Nine months after that war ended Israel started experiencing a baby boom.
About twenty years later the children born then were of military age, Israel was in the early stages of a new peace process and also experiencing an increase in terror attacks. One of those soldiers from the Yom Kippur War was now a successful playwrite and he penned a song called "Winter '73" about those children born after the war who were now in the army, those children whose parents had promised, in the words of Gaon's song that '73 would be the last war.
"Winter '73" was recorded by the musical troupe of the Israeli army Education Corps. The chorus seems to rebuke their parents' generation "You promised us a dove, an olive branch, you promised us peace at home, you promised us spring and flowers, you promised to keep your promises", continuing " we're now in the army with guns, helmets on our heads...when we were little you taught us, promises must be kept."
The song was so controversial when it came out that leading radio stations such as the Voice of Israel and even army radio declined to give it air time, though the song later gained popularity following live performances at Memorial Day ceremonies.
I am from that post-73 generation but that song has always felt to me like a kick in the teeth to our parents' generation who helped build this state, who sacrificed to ensure Israel's survival and who all the while strived to achieve peace, most notably achieving an agreement with one of Israel's bitterest opponents, Egypt.

|---|

**Exercise 1:** In the piece about the song "Winter '73," list every thing that the quoted chorus says the parents' generation promised.
**Exercise 2:** From the piece about the song "Winter '73," quote the stretch from "Nine months after" through "the last war.".
**Exercise 3:** Write what comes next in the piece about the song "Winter '73," picking up after its final sentence.

Excerpts of spatial question data
|---|

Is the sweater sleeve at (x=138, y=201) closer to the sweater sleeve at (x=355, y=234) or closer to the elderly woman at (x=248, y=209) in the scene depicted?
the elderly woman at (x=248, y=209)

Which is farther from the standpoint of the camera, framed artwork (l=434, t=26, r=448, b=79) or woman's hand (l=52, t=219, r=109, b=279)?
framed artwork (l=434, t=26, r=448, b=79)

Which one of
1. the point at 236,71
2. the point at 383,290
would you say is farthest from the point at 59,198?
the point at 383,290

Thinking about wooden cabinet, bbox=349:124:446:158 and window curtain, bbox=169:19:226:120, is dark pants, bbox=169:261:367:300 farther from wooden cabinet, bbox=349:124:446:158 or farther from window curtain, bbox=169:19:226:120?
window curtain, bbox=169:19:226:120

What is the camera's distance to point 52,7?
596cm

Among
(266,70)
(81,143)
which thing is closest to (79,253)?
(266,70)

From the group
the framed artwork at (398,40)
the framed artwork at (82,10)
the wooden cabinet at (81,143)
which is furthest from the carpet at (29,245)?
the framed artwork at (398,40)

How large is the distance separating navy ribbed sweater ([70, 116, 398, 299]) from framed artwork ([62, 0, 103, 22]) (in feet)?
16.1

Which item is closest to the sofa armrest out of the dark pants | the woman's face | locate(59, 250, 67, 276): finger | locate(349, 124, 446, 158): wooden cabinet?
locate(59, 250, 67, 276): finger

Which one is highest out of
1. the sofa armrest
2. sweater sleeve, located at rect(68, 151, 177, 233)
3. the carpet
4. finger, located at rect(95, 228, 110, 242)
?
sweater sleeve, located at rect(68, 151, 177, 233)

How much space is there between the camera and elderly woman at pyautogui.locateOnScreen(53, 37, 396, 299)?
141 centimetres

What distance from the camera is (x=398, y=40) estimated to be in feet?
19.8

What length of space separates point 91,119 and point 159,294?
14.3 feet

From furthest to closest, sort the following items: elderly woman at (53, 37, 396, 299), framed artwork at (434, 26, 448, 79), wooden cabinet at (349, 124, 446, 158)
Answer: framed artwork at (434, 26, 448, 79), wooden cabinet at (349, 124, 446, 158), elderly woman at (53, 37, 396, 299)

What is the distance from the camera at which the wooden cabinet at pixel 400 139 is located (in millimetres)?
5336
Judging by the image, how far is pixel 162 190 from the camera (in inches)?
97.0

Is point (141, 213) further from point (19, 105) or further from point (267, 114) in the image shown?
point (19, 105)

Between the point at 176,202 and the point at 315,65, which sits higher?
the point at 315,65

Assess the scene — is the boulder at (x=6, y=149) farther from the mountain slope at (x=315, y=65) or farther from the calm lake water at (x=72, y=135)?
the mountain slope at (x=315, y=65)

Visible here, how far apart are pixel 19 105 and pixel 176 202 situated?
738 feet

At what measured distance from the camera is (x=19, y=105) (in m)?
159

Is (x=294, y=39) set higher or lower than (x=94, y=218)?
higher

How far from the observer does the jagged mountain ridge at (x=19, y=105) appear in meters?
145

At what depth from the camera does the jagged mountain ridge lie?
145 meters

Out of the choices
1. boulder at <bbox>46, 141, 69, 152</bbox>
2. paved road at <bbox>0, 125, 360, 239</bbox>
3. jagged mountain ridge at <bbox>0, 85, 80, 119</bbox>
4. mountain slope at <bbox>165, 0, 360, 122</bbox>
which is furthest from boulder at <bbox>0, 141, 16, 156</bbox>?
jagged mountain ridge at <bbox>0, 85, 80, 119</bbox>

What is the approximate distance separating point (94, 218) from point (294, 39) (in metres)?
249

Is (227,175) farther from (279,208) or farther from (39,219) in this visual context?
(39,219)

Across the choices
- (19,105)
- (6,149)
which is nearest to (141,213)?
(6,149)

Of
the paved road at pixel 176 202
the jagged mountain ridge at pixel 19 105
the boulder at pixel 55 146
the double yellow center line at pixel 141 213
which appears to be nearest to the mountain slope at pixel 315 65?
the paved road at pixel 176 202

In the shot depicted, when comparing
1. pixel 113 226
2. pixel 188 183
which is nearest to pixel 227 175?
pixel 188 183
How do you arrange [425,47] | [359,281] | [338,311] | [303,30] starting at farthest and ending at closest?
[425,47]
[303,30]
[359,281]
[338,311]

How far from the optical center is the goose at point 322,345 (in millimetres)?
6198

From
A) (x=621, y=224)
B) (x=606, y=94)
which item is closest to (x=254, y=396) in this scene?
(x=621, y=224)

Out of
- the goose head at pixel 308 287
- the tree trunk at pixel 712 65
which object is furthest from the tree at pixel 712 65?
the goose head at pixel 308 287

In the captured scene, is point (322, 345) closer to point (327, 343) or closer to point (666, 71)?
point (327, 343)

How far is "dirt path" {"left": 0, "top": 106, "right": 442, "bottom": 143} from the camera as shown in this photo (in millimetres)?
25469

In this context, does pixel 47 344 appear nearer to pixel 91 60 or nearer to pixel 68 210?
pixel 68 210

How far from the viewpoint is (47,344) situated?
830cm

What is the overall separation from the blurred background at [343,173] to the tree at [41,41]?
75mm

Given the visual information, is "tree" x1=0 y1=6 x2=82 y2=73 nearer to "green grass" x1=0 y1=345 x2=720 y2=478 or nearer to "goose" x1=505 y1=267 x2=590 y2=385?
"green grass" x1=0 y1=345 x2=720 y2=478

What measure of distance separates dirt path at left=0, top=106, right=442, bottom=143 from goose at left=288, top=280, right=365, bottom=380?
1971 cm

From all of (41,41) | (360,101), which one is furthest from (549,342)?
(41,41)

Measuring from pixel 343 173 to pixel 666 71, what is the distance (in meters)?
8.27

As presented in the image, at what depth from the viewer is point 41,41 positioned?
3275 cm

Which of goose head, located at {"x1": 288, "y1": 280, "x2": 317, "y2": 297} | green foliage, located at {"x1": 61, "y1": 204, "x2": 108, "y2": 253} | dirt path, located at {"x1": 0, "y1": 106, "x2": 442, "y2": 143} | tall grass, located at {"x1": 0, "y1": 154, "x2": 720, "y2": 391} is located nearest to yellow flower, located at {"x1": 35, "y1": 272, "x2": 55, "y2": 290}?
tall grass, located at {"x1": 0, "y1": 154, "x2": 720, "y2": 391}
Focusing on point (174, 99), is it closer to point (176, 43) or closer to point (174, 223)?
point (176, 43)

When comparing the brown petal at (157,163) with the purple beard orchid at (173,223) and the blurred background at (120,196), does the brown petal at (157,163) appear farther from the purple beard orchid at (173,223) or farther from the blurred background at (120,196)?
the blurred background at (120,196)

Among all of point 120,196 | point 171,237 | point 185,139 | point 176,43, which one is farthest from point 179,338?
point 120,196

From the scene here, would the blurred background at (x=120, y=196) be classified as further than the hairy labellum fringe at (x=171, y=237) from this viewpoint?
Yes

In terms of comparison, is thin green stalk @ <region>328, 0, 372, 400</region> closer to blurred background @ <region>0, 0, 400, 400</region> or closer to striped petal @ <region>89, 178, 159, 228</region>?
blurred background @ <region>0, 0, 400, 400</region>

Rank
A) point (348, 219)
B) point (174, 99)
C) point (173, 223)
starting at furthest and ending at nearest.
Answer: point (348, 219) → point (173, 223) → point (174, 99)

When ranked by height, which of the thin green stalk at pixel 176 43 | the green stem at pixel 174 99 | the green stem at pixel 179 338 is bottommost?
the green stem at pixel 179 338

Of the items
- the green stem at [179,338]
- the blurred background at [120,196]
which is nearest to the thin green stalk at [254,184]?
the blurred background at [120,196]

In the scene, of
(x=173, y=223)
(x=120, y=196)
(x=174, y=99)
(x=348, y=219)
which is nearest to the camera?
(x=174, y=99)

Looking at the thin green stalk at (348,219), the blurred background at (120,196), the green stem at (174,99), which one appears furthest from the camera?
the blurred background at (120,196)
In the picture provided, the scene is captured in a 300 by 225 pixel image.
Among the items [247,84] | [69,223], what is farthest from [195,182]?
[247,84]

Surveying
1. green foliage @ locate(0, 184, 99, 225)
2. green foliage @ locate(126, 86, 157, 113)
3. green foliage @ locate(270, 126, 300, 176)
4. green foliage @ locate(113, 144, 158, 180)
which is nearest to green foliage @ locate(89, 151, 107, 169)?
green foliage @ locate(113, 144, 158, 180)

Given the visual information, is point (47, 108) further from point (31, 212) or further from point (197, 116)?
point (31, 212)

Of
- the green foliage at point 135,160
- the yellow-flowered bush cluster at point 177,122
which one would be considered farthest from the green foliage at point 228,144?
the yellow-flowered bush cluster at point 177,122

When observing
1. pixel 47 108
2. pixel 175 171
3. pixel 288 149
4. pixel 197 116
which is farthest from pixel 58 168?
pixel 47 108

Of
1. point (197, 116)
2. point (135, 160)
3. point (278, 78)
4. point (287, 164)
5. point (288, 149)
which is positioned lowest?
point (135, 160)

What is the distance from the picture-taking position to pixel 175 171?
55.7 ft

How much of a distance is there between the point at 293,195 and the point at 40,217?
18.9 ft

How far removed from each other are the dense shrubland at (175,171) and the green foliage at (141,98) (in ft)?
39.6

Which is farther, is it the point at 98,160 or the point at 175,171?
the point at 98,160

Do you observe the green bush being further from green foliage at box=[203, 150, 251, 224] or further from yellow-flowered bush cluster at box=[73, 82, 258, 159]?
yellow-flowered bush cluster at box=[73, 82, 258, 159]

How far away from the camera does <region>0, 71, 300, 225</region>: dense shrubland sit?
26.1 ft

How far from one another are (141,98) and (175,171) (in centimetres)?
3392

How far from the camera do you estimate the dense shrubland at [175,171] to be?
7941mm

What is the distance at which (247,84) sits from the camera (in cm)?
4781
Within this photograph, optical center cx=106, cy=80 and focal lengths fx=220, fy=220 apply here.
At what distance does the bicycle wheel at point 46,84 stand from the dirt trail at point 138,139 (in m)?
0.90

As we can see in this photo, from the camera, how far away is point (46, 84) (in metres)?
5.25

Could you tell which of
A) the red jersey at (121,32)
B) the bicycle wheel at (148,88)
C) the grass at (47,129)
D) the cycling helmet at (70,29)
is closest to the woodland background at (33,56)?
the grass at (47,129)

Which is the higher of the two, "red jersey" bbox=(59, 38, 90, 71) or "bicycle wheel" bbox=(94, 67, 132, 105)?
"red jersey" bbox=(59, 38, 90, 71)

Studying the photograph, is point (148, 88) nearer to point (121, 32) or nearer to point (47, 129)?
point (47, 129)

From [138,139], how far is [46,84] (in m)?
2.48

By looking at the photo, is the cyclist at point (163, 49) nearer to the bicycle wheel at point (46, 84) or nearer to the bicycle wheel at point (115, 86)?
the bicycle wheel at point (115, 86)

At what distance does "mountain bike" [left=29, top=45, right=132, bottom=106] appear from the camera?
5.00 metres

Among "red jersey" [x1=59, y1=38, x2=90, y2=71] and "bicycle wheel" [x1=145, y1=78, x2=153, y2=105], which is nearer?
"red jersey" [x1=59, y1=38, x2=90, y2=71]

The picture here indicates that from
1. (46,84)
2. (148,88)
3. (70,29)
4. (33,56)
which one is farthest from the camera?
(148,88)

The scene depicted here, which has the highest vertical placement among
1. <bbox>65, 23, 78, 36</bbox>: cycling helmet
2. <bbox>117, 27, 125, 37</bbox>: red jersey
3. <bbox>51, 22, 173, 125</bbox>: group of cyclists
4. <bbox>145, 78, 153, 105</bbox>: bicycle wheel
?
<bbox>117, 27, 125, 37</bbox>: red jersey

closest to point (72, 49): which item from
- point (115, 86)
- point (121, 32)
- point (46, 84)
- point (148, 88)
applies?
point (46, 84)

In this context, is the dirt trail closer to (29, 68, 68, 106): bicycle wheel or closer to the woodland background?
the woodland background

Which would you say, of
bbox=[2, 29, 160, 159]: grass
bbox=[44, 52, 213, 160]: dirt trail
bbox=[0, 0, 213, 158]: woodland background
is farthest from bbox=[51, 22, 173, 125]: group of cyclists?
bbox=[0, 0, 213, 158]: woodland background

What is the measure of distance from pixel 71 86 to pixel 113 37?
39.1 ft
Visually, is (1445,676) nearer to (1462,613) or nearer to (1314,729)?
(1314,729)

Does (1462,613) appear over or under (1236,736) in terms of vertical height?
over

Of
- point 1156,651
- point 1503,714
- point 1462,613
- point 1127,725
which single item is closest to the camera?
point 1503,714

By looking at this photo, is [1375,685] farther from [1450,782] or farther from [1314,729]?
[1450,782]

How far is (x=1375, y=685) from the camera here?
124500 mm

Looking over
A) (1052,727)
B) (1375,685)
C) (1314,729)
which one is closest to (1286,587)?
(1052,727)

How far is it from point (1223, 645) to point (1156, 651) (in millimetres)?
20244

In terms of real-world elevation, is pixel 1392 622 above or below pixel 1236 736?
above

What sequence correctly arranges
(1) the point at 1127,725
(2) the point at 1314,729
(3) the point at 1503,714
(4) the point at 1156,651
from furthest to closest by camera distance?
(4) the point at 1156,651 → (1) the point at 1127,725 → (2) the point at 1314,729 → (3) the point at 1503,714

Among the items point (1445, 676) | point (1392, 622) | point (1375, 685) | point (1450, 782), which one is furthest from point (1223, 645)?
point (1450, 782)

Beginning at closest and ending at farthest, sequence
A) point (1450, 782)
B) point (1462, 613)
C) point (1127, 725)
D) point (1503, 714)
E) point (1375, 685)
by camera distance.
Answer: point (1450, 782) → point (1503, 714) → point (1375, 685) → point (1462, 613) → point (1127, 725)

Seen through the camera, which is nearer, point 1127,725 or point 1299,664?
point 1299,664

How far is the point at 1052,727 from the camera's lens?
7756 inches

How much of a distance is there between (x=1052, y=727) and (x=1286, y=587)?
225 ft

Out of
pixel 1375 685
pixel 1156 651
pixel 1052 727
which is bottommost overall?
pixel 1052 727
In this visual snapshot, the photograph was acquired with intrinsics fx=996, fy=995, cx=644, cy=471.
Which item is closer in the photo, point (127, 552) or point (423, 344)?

|---|

**Answer 1:**
- a dove
- an olive branch
- peace at home
- spring and flowers
- to keep your promises

**Answer 2:**
Nine months after that war ended Israel started experiencing a baby boom.
About twenty years later the children born then were of military age, Israel was in the early stages of a new peace process and also experiencing an increase in terror attacks. One of those soldiers from the Yom Kippur War was now a successful playwrite and he penned a song called "Winter '73" about those children born after the war who were now in the army, those children whose parents had promised, in the words of Gaon's song that '73 would be the last war.

**Answer 3:**
It's now over twenty years since those heady days of autumn 1993 when the Rabin government announced the Oslo peace accords with the Palestinians, setting in motion a chain of Israeli concessions that would see Israel agree to the creation of the Palestinian Authority, the Palestinian government that would take control of the territory Israel ceded to it, including almost all Palestinian population centres and the whole of the Gaza strip.
IBack in the autumn of '93 Israeli leaders Yitzhak Rabin and Shimon Peres tantalised Israelis with visions of a bright future, of what Peres glowingly termed "The New Middle East", a Middle East of regional cooperation, peace and growth. Rabin stood on the White House lawn and promised "No More War". A few years later prime minister Ehud Barak promised Israelis an end to military reserve duty.
Twenty years have gone by.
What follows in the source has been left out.